■ ASSIGNMENT 1
Print the portion of the RJC gala passage starting with "But others have" and going on through "as a Republican.", without any alteration.
■ ASSIGNMENT 2
Extend the passage about the RJC gala and Tucker Carlson, picking up after its final sentence.

■ EXTRACT

::::::::::

At the RJC’s “America 250” gala six months later, the mood was cheerier, and the cautionary words gave way to declarations that emerging antisemitism on the right was being dealt with properly.

Fine reminded the audience at the RJC event held in Manhattan on Sunday that in his speech to the RJC in November, he’d called Carlson “the most dangerous antisemite in America.” Now, he said, “I don’t know that that’s true anymore.”

Fine and other Republicans at the RJC gala told the Jewish Telegraphic Agency that enough Republicans had spoken out against Carlson – most significantly, President Donald Trump – and his ilk to damage their image and dampen the threat they might pose. They also pointed to major GOP critics of Israel who had lost their seats in recent months.

But others have warned that it’s a mistake to celebrate too soon, or think Carlson’s star has really faded, especially amid speculation that he might launch a presidential run as a Republican.

Fine told JTA in a text that he now believes the country’s “most dangerous antisemite” is Zohran Mamdani, New York City’s anti-Zionist mayor. In contrast, he said, Carlson’s impact had only plummeted in the past half-year.

“I think that brand has been destroyed [in] the last six months,” he wrote, attributing the change to politicians like himself calling Carlson out, as well as “the damage he has done to himself.”

::::::::::

■ INFORMATION SHOWN
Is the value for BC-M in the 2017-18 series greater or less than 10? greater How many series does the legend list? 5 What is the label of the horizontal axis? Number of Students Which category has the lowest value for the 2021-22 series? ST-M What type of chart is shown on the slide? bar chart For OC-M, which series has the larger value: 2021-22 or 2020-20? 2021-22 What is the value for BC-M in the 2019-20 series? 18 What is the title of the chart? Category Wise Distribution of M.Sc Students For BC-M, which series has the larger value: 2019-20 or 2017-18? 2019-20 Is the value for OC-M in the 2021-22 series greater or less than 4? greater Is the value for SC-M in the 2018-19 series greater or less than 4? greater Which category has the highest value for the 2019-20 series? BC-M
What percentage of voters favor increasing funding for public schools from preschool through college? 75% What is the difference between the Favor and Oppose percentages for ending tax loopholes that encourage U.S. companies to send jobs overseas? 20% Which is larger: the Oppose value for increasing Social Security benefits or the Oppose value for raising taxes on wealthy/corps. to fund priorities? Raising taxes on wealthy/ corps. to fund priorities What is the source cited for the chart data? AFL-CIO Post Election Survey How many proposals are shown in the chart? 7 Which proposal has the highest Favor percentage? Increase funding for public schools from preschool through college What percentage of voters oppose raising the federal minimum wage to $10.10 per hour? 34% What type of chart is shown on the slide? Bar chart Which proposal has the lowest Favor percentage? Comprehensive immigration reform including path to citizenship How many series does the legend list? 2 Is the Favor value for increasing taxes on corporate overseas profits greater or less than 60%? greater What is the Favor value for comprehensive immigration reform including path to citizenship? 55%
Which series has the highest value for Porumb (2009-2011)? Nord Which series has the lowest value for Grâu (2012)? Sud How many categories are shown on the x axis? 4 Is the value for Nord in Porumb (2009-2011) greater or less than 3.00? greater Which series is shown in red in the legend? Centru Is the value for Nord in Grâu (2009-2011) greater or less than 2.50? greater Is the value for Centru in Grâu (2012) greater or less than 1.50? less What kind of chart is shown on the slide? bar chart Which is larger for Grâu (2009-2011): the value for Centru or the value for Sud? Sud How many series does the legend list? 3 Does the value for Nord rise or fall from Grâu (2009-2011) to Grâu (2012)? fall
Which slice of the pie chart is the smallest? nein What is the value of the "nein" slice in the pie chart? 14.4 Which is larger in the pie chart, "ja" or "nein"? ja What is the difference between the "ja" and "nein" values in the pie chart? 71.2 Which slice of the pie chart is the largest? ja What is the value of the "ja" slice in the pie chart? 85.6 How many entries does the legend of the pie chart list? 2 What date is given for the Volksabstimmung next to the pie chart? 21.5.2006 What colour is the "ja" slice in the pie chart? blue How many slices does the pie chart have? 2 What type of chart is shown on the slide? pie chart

::::::::::

■ WRITTEN RESPONSE 1
But others have warned that it’s a mistake to celebrate too soon, or think Carlson’s star has really faded, especially amid speculation that he might launch a presidential run as a Republican.

■ WRITTEN RESPONSE 2
A number of speakers at the RJC who lauded Republicans’ response to antisemitism in the party also pointed to the recent primary defeat of outspoken Israel critic Kentucky Rep. Thomas Massie. Brooks said to loud applause that the group spent $5 million in that race, and called the effort “a fight worth having and a victory worth celebrating.”

Speakers also recounted the resignation from Congress of Marjorie Taylor Greene in January, maintaining that the Republican Party is squashing its anti-Israel voices, while the Democratic Party is electing them.

“Being anti-Israel in today’s Republican Party is not — unlike the Democratic Party — a path to success,” said RJC CEO Matt Brooks during his remarks. Brooks later told JTA that Carlson, Owens and Fuentes’ “influence and credibility is less than it’s ever been” and that “they don’t represent” the mainstream of the MAGA movement.

But the Anti-Defamation League warned that it would be a mistake not to see the audience and impact of Carlson in particular as worthy of continued concern.

Oren Segal, the ADL’s vice president of counterextremism and intelligence, said in an interview with JTA that his organization’s biggest worry regarding Carlson is “not merely his relationship with any conservative or elected officials” but also the “normalization” of his views.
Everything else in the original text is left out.